Since the much-discussed Fifield case from the Illinois appellate court two years ago, all that could be said with confidence was that, unless someone was employed for at least two years after signing a restrictive covenant agreement, its enforceability was highly questionable. Practitioners in Illinois have been recommending that employers provide consideration in addition to employment, such as a “sign on” bonus tied to the restrictions or any other consideration that would not be given but for the individual’s agreement to the restrictions. In the next breath, practitioners have been telling their clients that even the additional consideration might not be enough to bind employees employed for less than two years. Uncertainty is everyone’s enemy in this area, and there has been great uncertainty for the past two years. But that uncertainty recently has been reduced by the same appellate court’s ruling in McInnis v. OAG Motorcycle Ventures, Inc. decided June 25, 2015 by the Illinois Appellate Court for the First District, albeit by a 3-judge panel different from the panel that decided Fifield.

In simplified form, the salient facts are as follows: Following his resignation from OAG, McInnis filed an action for a declaration that his agreement not to compete with OAG and not to solicit its customers was unenforceable under Fifield because he had remained employed “only” 18 months after his execution of the noncompete agreement. OAG counterclaimed to enforce the restrictions against McInnis, who had begun work at a competitor.

The trial court held that there was inadequate consideration for the noncompete agreement because (1) McInnis had not been given any additional consideration for the agreement (i.e., something beyond his hire and subsequent employment for only 18 months) and, therefore, (2) Fifield’s two-years-of-continued-employment rule controlled.

On appeal, the appellate court discussed Fifield and related cases at some length, concluding that Fifield does not mean that two years’ subsequent employment was the only consideration that would bind an employee to a restrictive covenant agreement.
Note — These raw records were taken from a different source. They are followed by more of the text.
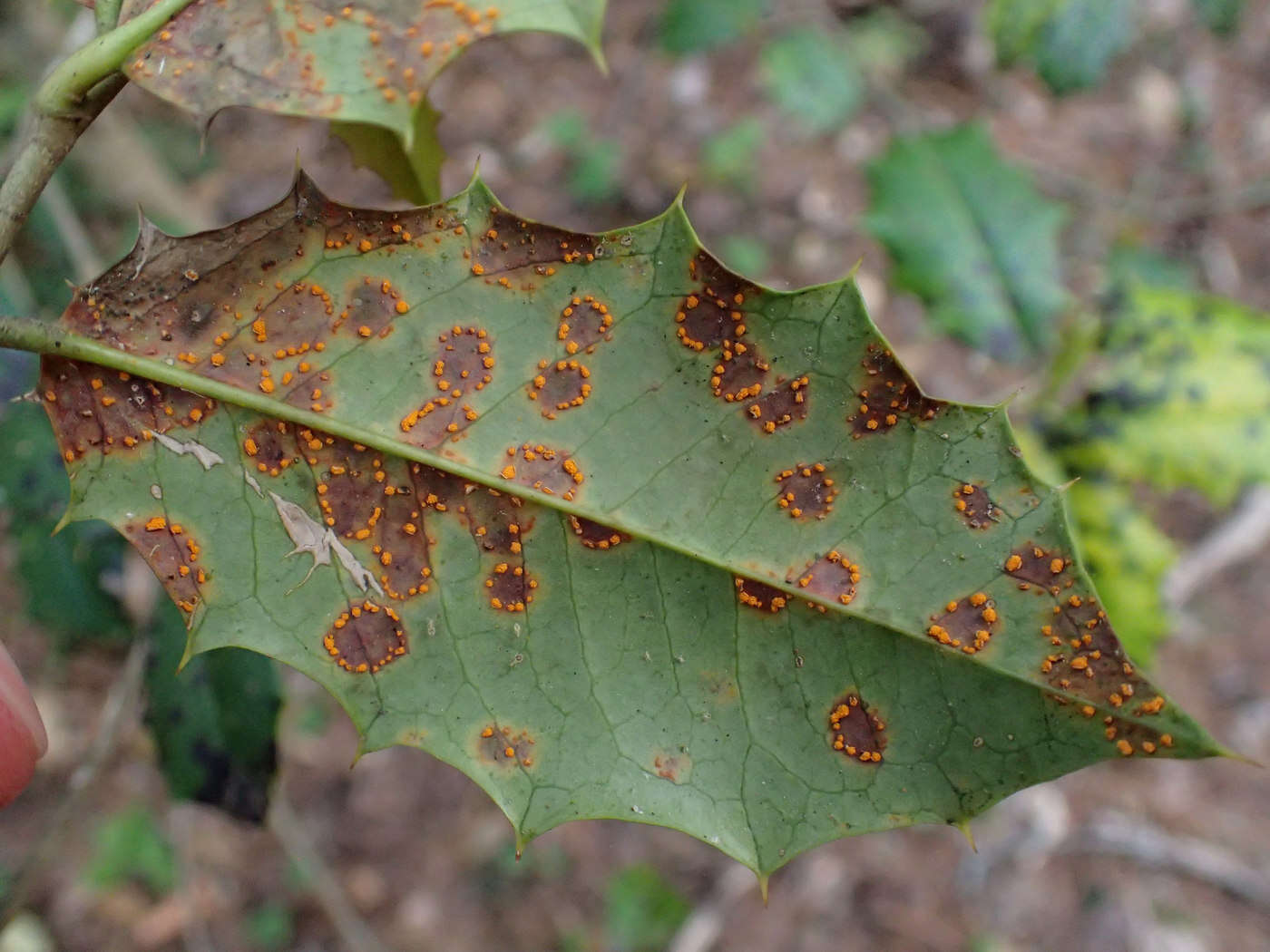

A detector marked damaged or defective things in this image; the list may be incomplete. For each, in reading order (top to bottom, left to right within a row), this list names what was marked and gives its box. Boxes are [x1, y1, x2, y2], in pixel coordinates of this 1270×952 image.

orange rust pustule [474, 210, 597, 274]
orange rust pustule [559, 294, 611, 355]
orange rust pustule [670, 254, 757, 355]
orange rust pustule [43, 357, 218, 461]
orange rust pustule [398, 327, 493, 446]
orange rust pustule [533, 357, 597, 416]
orange rust pustule [711, 340, 767, 403]
orange rust pustule [747, 375, 807, 433]
orange rust pustule [848, 345, 940, 439]
orange rust pustule [122, 515, 207, 619]
orange rust pustule [322, 598, 406, 675]
orange rust pustule [457, 487, 525, 556]
orange rust pustule [480, 563, 531, 614]
orange rust pustule [503, 444, 586, 502]
orange rust pustule [569, 518, 627, 556]
orange rust pustule [737, 578, 782, 614]
orange rust pustule [772, 464, 843, 522]
orange rust pustule [792, 550, 864, 611]
orange rust pustule [929, 588, 995, 655]
orange rust pustule [950, 484, 995, 530]
orange rust pustule [1001, 543, 1071, 588]
orange rust pustule [477, 725, 535, 772]
orange rust pustule [823, 695, 884, 766]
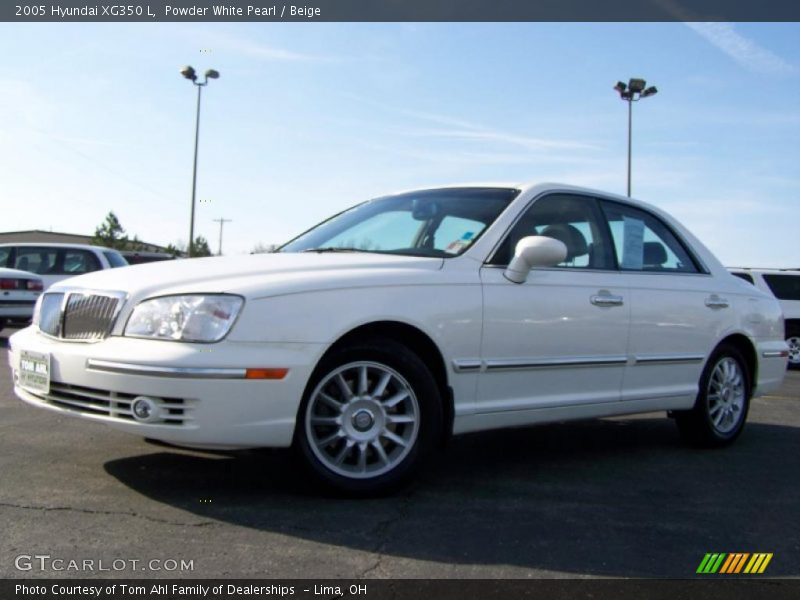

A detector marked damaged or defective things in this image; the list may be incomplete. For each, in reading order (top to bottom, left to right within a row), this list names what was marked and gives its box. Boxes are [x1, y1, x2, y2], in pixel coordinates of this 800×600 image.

pavement crack [0, 500, 217, 528]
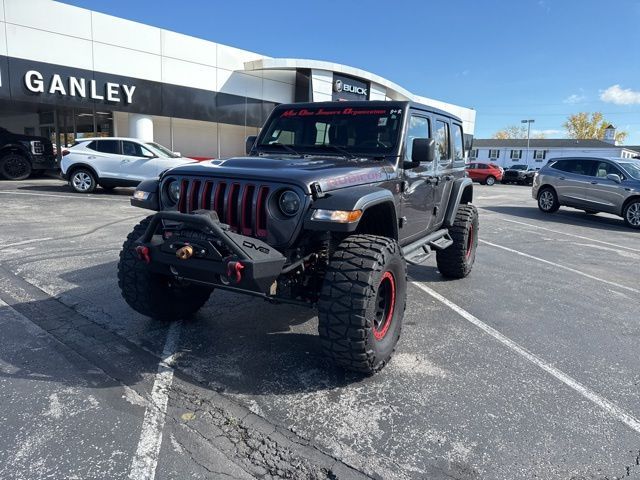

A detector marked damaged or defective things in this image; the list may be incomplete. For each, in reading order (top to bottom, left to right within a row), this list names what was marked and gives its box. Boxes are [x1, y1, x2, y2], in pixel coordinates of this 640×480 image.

The court made clear its view, which it claimed also is the view of other Illinois appellate courts, that the Fifield rule comes in to play when there otherwise is no additional consideration given to the individual for agreeing to the post-employment restrictions. And in McInnis, the appellate court held that the trial court properly concluded that no additional consideration existed. Thus, it affirmed the denial of enforcement of the agreement.

The dissent attacked the majority’s acceptance of Fifield in the first place. The dissent would reject Fifield’s holding as it applies to new hires, and instead believes a totality of the circumstances test should be applied to the question of the adequacy of consideration. Alas, unless and until the Illinois Supreme Court addresses this issue, however, Fifield remains a significant obstacle to enforcement of noncompete agreements, at least where the employer has not provided distinct additional consideration beyond mere employment.

McInnis provides authority to argue that providing consideration separate and distinct from employment (and the salary and benefits that everyone in that position receives) — that is, consideration that the employee would not have been given had he refused to sign the non-compete agreement— makes Fifield inapplicable to any enforcement action.